EXCERPTED PASSAGE
How do I plot a block of histograms from a group of data in a dataframe? For example, given:
from pandas import DataFrame
import numpy as np
x = ['A']*300 + ['B']*400 + ['C']*300
y = np.random.randn(1000)
df = DataFrame({'Letter': x, 'N': y})
I tried:
df.groupby('Letter').hist()
...which failed with the error message:
TypeError: cannot concatenate 'str' and 'float' objects
I'm on a roll, just found an even simpler way to do it using the by keyword in the hist method:
df.hist('N', by='Letter')
That's a very handy little shortcut for quickly scanning your grouped data!

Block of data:
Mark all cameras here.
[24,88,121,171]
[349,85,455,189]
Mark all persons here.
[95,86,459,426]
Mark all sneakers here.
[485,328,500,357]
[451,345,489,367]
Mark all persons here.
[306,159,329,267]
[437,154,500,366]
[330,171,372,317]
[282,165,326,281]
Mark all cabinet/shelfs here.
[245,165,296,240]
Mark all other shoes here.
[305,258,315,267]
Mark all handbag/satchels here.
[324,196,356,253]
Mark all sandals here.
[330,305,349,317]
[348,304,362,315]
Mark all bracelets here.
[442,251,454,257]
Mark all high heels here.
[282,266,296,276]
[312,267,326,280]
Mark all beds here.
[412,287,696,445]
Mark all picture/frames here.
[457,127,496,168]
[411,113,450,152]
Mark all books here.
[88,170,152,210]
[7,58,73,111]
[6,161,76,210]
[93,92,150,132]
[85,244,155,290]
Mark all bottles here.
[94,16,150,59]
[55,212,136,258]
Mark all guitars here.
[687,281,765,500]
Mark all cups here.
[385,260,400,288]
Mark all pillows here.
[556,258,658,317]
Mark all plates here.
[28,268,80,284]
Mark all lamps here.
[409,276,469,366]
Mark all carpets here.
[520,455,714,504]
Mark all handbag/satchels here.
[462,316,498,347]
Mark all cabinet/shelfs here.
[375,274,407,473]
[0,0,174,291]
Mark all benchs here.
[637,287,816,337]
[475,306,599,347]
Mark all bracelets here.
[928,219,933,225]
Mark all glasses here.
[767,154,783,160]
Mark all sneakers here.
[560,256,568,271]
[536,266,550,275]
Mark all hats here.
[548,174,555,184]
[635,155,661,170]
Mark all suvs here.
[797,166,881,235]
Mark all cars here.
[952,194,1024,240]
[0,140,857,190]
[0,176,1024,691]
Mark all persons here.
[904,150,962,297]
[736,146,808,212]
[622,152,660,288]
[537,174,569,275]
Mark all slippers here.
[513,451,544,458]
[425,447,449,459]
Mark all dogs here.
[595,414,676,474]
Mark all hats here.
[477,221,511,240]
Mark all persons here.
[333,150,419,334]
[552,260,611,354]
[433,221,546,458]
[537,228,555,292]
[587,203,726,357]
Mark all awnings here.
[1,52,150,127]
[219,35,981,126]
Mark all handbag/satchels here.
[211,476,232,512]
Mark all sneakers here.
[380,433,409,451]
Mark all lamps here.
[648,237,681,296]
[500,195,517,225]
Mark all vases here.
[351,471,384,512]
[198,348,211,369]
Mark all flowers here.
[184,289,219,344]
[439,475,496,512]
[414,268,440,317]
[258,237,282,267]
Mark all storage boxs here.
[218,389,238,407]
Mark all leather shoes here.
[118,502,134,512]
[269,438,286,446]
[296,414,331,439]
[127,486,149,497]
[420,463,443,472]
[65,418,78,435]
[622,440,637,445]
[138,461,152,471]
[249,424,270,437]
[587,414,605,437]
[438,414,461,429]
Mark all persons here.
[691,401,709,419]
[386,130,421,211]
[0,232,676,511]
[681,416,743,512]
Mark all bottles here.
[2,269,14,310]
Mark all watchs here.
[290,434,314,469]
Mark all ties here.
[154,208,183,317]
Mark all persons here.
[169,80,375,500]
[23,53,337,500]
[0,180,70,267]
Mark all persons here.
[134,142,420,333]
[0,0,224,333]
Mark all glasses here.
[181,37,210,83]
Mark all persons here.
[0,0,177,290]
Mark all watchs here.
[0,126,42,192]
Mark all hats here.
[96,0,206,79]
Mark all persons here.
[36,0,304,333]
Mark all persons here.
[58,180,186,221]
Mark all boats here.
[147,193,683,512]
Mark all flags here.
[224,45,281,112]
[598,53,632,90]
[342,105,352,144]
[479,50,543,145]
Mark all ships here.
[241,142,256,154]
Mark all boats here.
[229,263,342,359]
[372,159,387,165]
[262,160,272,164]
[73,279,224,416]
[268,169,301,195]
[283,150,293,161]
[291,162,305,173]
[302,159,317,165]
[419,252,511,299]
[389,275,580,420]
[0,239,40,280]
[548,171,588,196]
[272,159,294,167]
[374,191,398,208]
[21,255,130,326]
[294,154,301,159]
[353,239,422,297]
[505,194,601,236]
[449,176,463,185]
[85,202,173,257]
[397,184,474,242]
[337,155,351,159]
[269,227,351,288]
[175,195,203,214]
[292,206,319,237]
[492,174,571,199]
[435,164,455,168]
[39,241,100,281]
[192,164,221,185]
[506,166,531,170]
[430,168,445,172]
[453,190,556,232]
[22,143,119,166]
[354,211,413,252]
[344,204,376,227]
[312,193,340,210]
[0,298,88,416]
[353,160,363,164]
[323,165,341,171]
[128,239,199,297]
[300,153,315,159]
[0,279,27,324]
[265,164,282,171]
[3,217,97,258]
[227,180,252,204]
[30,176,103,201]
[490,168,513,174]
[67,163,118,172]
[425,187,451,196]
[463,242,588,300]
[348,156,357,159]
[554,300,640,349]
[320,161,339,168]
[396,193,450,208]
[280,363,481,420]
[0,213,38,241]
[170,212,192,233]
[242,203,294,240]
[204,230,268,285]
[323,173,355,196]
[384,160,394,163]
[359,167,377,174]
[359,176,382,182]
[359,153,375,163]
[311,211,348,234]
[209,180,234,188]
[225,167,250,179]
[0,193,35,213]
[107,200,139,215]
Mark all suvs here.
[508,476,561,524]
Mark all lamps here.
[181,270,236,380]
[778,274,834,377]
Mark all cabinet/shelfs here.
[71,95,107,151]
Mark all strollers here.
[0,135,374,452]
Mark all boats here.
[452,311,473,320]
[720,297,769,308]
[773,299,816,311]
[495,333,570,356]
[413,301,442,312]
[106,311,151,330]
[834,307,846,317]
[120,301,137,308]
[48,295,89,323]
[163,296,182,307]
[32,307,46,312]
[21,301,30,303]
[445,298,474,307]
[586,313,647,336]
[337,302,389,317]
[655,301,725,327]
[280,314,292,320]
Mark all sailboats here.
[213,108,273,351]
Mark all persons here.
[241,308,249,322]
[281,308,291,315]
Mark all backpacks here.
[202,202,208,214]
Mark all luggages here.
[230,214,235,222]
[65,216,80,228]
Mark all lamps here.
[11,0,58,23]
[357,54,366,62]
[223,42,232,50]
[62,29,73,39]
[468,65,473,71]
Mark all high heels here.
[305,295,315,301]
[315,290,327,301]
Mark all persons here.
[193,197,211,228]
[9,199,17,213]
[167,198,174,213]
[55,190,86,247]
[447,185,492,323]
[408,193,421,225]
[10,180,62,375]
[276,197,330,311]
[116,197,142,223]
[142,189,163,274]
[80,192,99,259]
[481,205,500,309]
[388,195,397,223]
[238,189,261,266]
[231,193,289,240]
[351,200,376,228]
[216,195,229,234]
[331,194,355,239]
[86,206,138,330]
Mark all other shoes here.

THE TASKS
1. Summarize the pandas histogram thread in two sentences.
2. Extend the pandas histogram thread with the next part, picking up after its final sentence.
The rows are separate material and are not part of the pandas histogram thread.

FINAL ANSWERS
1. The poster asks how to plot a block of histograms from grouped data in a dataframe, but the attempt df.groupby('Letter').hist() fails with a TypeError saying it cannot concatenate 'str' and 'float' objects. An even simpler way is then found: passing the by keyword to the hist method, as in df.hist('N', by='Letter'), which is described as a handy shortcut for scanning grouped data.

2.
For future visitors, the product of this call is the following chart:
In answer to questions below, here's an example of specific tailoring of the histogram plots:
# import libraries
import pandas as pd
import numpy as np
# Create test dataframe
x = ['A']*300 + ['B']*400 + ['C']*300
y = np.random.randn(1000)
z = np.random.randn(1000)
df = pd.DataFrame({'Letter':x, 'N1':y, 'N2':z})
# Plot histograms
axes = df.hist(['N1','N2'], by='Letter',bins=10, layout=(2,2),
legend=True, yrot=90,sharex=True,sharey=True,
log=True, figsize=(6,6))
for ax in axes.flatten():
ax.set_xlabel('N')
ax.set_ylabel('Count')
ax.set_ylim(bottom=1,top=100)